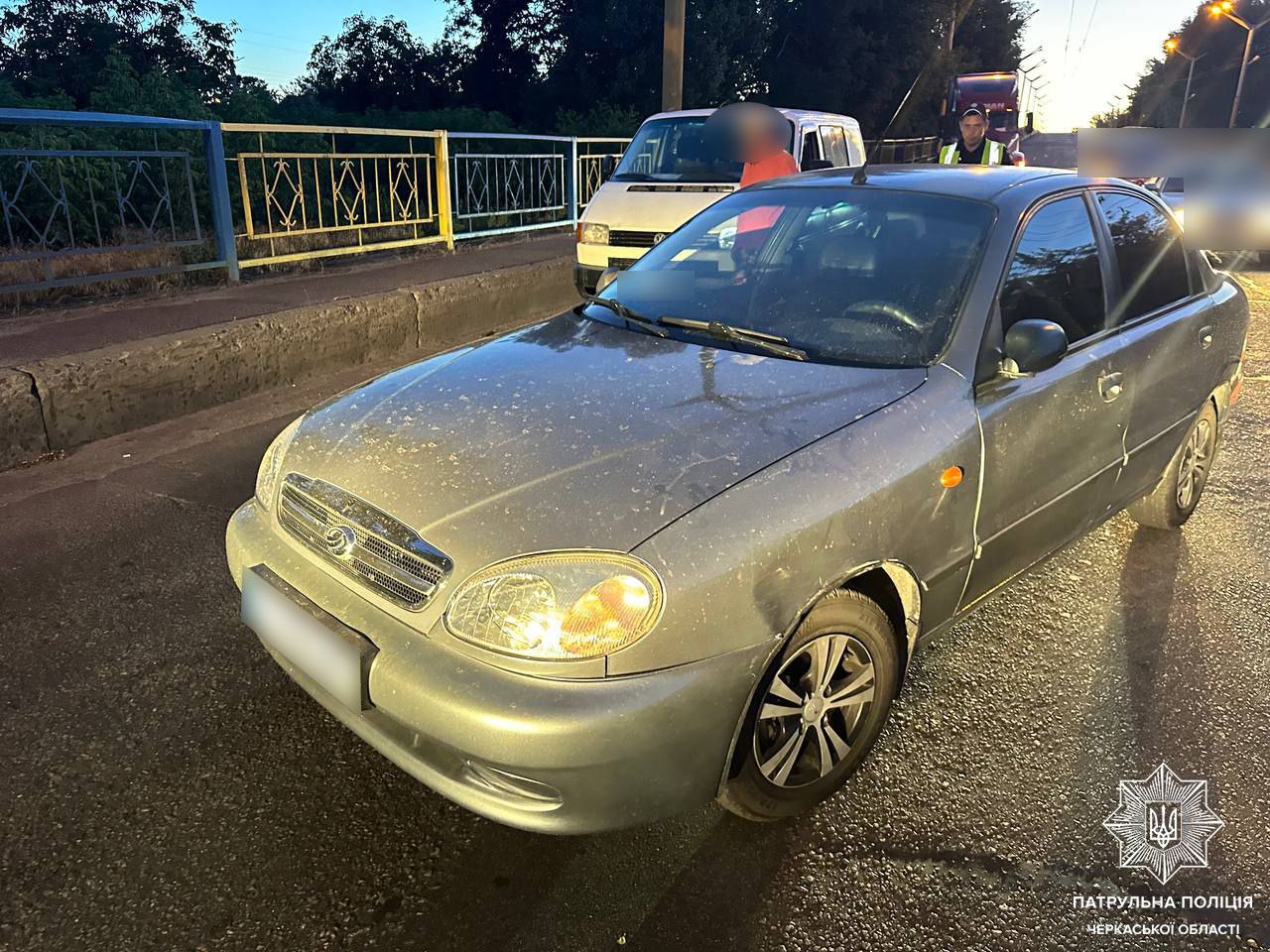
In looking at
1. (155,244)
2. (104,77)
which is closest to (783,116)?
(155,244)

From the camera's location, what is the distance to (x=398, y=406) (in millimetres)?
2496

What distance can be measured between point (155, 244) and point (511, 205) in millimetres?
5490

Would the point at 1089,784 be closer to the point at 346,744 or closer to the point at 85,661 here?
the point at 346,744

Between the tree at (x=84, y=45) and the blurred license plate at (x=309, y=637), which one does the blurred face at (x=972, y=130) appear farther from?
the tree at (x=84, y=45)

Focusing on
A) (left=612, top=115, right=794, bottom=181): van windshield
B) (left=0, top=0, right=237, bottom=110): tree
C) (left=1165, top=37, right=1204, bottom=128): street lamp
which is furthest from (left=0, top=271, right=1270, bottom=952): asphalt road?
(left=1165, top=37, right=1204, bottom=128): street lamp

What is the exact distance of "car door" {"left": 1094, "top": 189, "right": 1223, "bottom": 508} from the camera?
126 inches

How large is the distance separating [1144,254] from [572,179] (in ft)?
34.0

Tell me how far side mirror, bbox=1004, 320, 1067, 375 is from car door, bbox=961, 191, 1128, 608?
0.06 m

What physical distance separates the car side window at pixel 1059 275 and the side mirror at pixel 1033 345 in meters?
0.12

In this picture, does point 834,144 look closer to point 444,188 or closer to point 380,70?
point 444,188

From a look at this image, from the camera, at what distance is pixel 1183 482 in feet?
12.6

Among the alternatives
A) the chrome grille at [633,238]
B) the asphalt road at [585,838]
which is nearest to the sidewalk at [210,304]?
the chrome grille at [633,238]

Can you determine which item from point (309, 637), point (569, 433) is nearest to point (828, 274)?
point (569, 433)

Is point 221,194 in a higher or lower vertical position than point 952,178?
lower
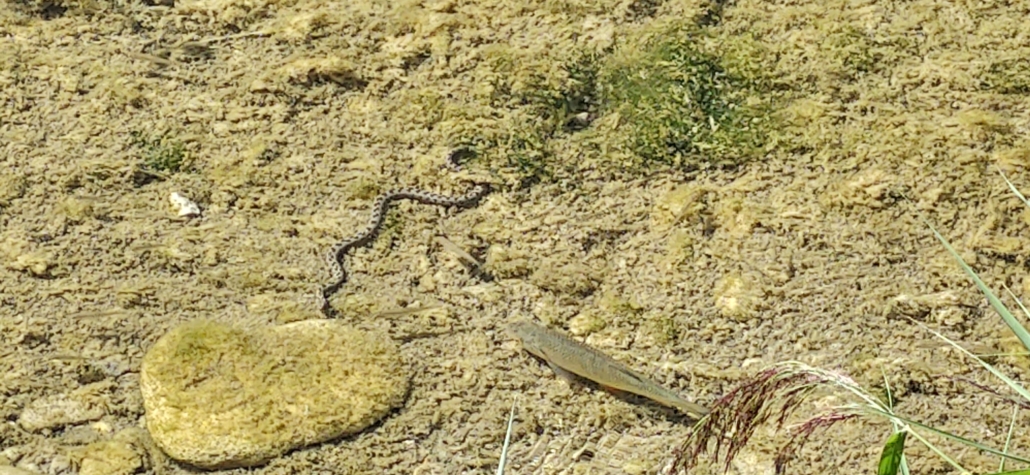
══════════════════════════════
> Short exercise: Copy the whole listing above word for word, leaving out the pictures.

> Final answer:
In looking at
1. (155,244)
2. (104,77)
which is closest to (783,116)?
(155,244)

From the camera's location, what is the distance to (x=398, y=406) (in millimetres)?
2496

What distance can be measured between point (155, 244) and point (511, 205) in millimetres?
5490

Would the point at 1089,784 be closer to the point at 346,744 or closer to the point at 85,661 here?
the point at 346,744

Between the tree at (x=84, y=45) and the blurred license plate at (x=309, y=637), which one does the blurred face at (x=972, y=130) appear farther from?
the tree at (x=84, y=45)

Focusing on
A) (left=612, top=115, right=794, bottom=181): van windshield
B) (left=0, top=0, right=237, bottom=110): tree
C) (left=1165, top=37, right=1204, bottom=128): street lamp
which is furthest from (left=0, top=271, right=1270, bottom=952): asphalt road?
(left=1165, top=37, right=1204, bottom=128): street lamp

What is the exact distance of "car door" {"left": 1094, "top": 189, "right": 1223, "bottom": 508} from the camera?
126 inches

How large is the distance separating [1144,254] from [572,179] (in ft)?
34.0

Tell me how far side mirror, bbox=1004, 320, 1067, 375 is from car door, bbox=961, 191, 1128, 608?
0.06 m

What physical distance separates the car side window at pixel 1059 275 and the side mirror at pixel 1033 345 in meters?
0.12

In this picture, does point 834,144 look closer to point 444,188 or closer to point 380,70?
point 444,188

From a look at this image, from the camera, at what distance is pixel 1183 482 in feet?
12.6

Among the alternatives
A) the chrome grille at [633,238]
B) the asphalt road at [585,838]
which is nearest to the sidewalk at [210,304]?
the chrome grille at [633,238]

Can you determine which item from point (309, 637), point (569, 433) is nearest to point (828, 274)?
point (569, 433)

Is point 221,194 in a higher or lower vertical position than point 952,178?
lower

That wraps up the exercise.